The Banking Department’s interpretations of the law, discussed at length by state officials at several forums for attorneys in the real estate field and at an NHBA CLE program in May, have produced what several attorneys have termed a "chilling atmosphere" surrounding nearly every attorney’s effort to assist clients with mortgage negotiations. These affect not only the hundreds of consumers who are behind on mortgage payments and are seeking help to halt foreclosure, but even include self-financing deals for commercial properties that might include a dwelling such as an apartment above a store.
The NHBA Board endorsed several approaches at both the state and federal levels, and may result in seeking administrative as well as legislative remedies. (See accompanying box.) (Lawrence Vogelman, governor-at-large, abstained on the vote.) The Board’s position generally parallels that of the American Bar Association. It has formally asked the US Department of Housing and Urban Development, which is developing regulations to implement the S.A.F.E. Act, to provide a general exemption for attorneys doing mortgage-modification work. At present, the narrow and undefined exception allows such representation only if it is "ancillary" to another matter involving that client.

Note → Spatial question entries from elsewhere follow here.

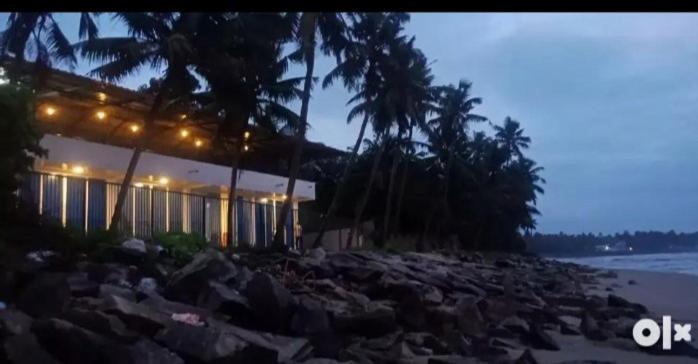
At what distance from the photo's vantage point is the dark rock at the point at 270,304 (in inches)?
270

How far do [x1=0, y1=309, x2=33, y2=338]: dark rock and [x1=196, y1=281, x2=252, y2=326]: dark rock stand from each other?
175cm

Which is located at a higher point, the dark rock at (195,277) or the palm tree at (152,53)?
the palm tree at (152,53)

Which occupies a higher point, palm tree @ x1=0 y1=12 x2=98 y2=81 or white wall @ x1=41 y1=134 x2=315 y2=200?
palm tree @ x1=0 y1=12 x2=98 y2=81

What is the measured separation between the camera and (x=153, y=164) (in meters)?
18.1

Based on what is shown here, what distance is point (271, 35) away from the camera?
15.6 meters

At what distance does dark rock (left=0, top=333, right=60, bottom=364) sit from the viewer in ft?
15.5

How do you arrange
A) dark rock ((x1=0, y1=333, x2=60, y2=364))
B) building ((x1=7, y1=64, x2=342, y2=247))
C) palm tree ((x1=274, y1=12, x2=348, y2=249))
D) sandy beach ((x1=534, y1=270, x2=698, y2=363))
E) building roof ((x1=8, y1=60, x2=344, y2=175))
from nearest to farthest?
dark rock ((x1=0, y1=333, x2=60, y2=364)) → sandy beach ((x1=534, y1=270, x2=698, y2=363)) → building ((x1=7, y1=64, x2=342, y2=247)) → palm tree ((x1=274, y1=12, x2=348, y2=249)) → building roof ((x1=8, y1=60, x2=344, y2=175))

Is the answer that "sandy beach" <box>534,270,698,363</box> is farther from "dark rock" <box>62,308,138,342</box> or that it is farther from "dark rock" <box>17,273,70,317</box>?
"dark rock" <box>17,273,70,317</box>

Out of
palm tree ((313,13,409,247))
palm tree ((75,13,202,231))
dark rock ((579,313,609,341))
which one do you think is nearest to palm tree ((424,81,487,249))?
palm tree ((313,13,409,247))

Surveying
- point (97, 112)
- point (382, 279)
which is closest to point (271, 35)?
point (97, 112)

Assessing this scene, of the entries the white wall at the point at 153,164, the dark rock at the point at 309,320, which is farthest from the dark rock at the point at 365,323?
the white wall at the point at 153,164

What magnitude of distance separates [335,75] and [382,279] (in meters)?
12.9

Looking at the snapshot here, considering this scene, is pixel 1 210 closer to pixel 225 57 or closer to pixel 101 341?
pixel 101 341

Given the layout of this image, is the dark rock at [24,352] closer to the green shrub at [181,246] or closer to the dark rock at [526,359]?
the dark rock at [526,359]
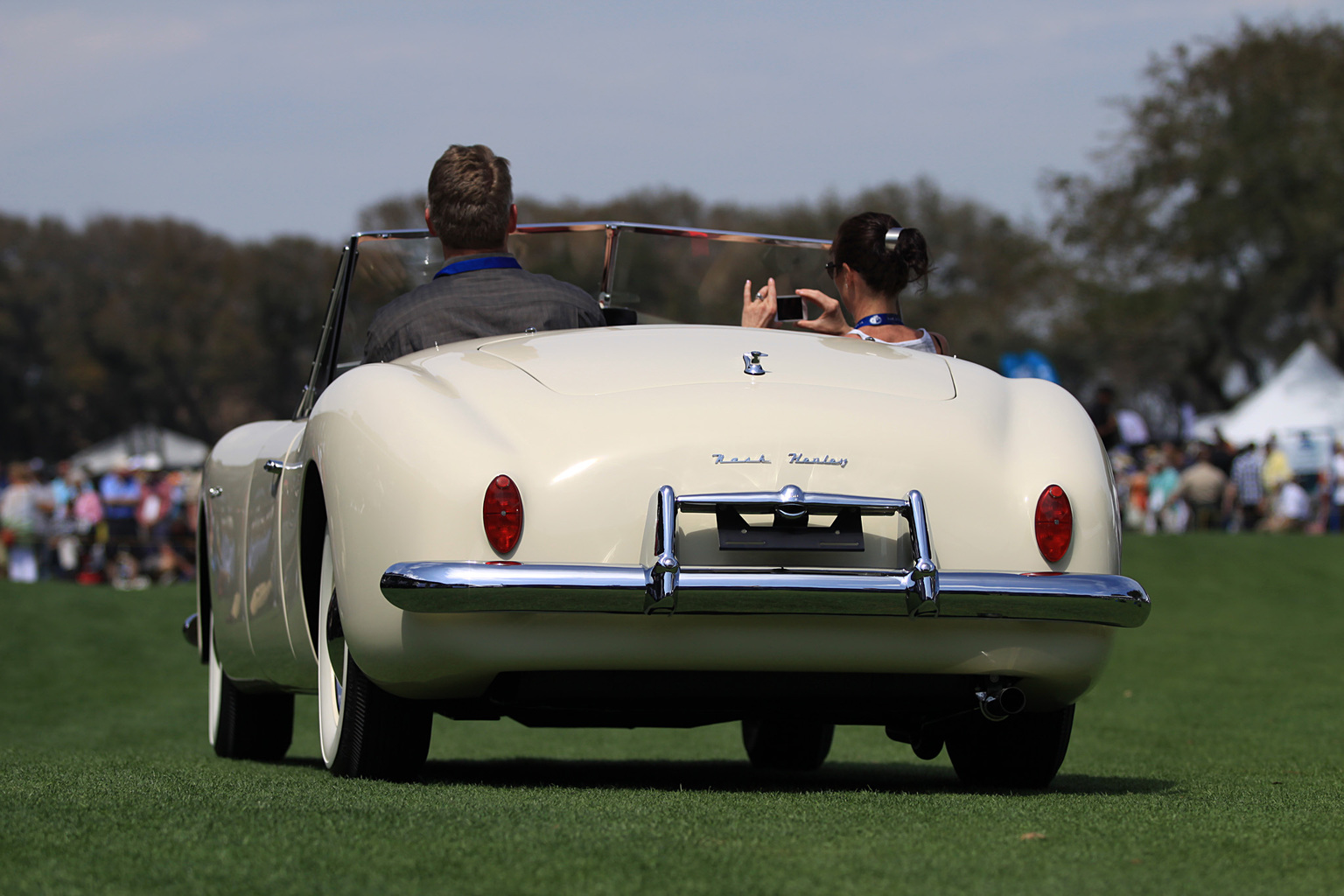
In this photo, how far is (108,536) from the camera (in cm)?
2330

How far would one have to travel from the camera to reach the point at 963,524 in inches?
155

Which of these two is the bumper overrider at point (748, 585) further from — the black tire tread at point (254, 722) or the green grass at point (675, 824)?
the black tire tread at point (254, 722)

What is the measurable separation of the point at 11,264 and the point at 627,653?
77732 millimetres

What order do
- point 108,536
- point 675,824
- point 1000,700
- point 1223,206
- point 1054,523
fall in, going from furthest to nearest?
point 1223,206 → point 108,536 → point 1000,700 → point 1054,523 → point 675,824

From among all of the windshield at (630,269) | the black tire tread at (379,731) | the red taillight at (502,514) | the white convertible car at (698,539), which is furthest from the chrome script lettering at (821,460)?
the windshield at (630,269)

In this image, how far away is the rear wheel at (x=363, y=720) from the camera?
168 inches

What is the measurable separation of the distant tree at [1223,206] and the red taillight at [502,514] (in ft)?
150

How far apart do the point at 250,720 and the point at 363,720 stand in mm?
2172

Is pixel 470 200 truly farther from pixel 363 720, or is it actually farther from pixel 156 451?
pixel 156 451

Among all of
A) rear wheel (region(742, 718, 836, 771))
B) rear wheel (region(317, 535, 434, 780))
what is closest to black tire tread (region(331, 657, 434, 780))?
rear wheel (region(317, 535, 434, 780))

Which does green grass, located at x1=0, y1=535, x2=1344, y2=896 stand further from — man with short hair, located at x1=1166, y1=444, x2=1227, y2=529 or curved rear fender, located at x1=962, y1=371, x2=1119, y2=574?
man with short hair, located at x1=1166, y1=444, x2=1227, y2=529

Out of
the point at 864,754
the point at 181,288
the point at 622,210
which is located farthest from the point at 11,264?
the point at 864,754

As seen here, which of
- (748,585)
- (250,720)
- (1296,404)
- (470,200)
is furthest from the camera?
(1296,404)

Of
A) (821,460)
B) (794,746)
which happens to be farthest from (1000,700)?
(794,746)
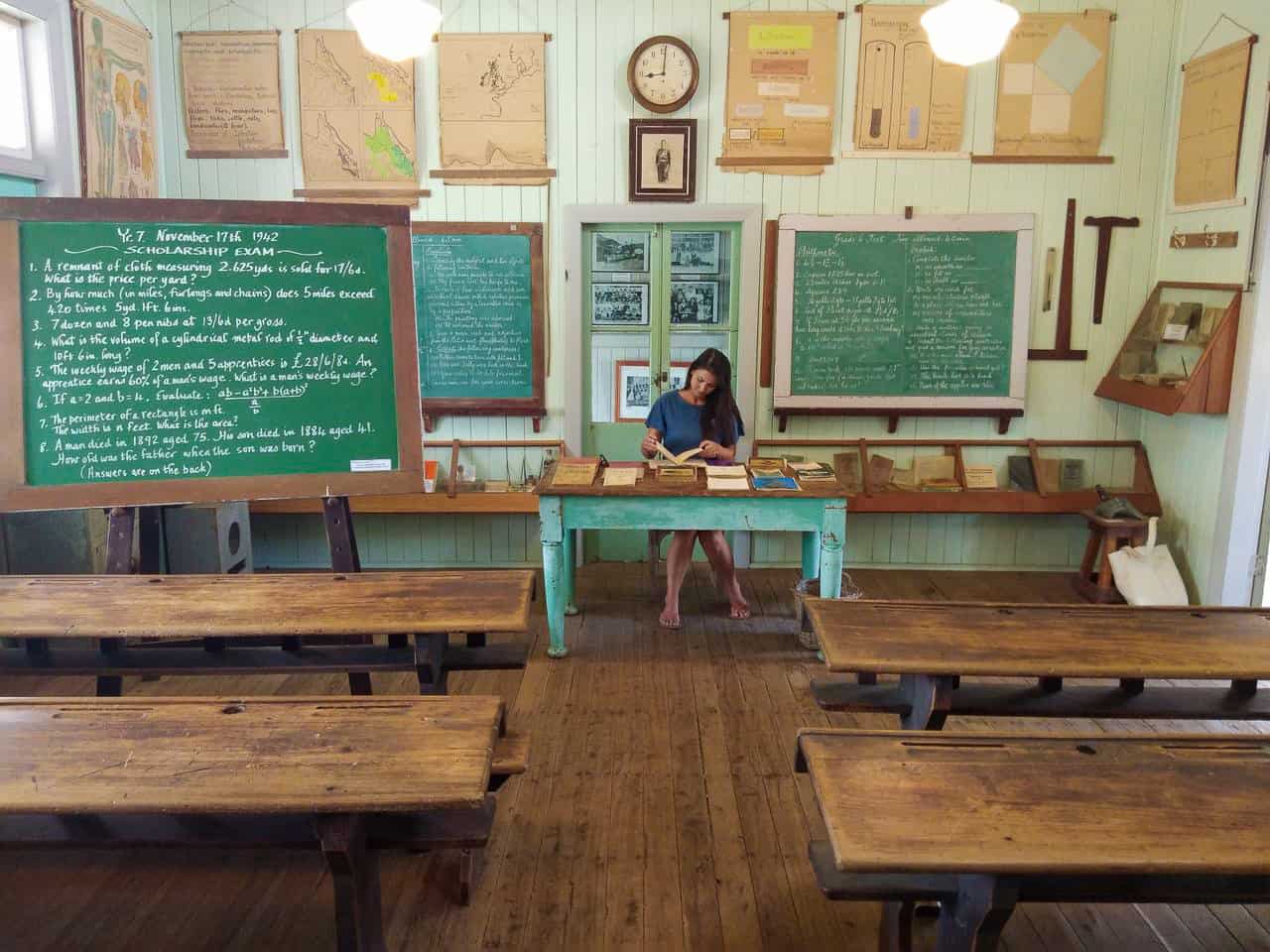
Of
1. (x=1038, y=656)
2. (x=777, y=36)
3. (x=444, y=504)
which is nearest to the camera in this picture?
(x=1038, y=656)

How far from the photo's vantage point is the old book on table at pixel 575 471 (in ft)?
13.8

The Board also approved the idea of directly asking the Banking Department to issue an administrative order that would prove a practical definition of "ancillary" that could guide practitioners in knowing which cases they could accept in this area.
The Real Property section also recommended that the Board consider the appropriateness of taking an advocacy position in the pending litigation against Concord attorney Dan Dargon, now in superior court. The Board decided against intervening in Dargon’s case at the trial court level, saying that some aspects of the case might not be relevant to the Bar’s concerns about the law itself.
Although the Board did not authorize intervention in any pending cases, it did consider the possibility of filing an amicus brief setting forth the Bar’s position on certain issues if the Dargon case or some other S.A.F.E. Act-related case reaches the NH Supreme Court.
In other action at its June meeting, the Board discussed several rules proposals aired at a public hearing by the Supreme Court’s Advisory Committee on Rules on June 9. The Rules Committee, following the hearing, was expected to approve new criminal procedure rules, mandatory IOLTA participation for eligible attorneys, procedures for med-mal screening panels, and mandated discovery rules in the family division.
Also, the Rules Committee was considering a change to the Judicial Canons Rule 2.2 to clarify that "a judge may make reasonable efforts to facilitate that all litigants, including the self-represented, be fairly heard." The BOG had encouraged the Rules Committee to use more inclusive language ("all litigants") instead of specifying the "self-represented" in the language. Typically, the Supreme Court solicits comments directly before adopting rules recommended by the Advisory Committee.
The Board is scheduled to meet next on July 22.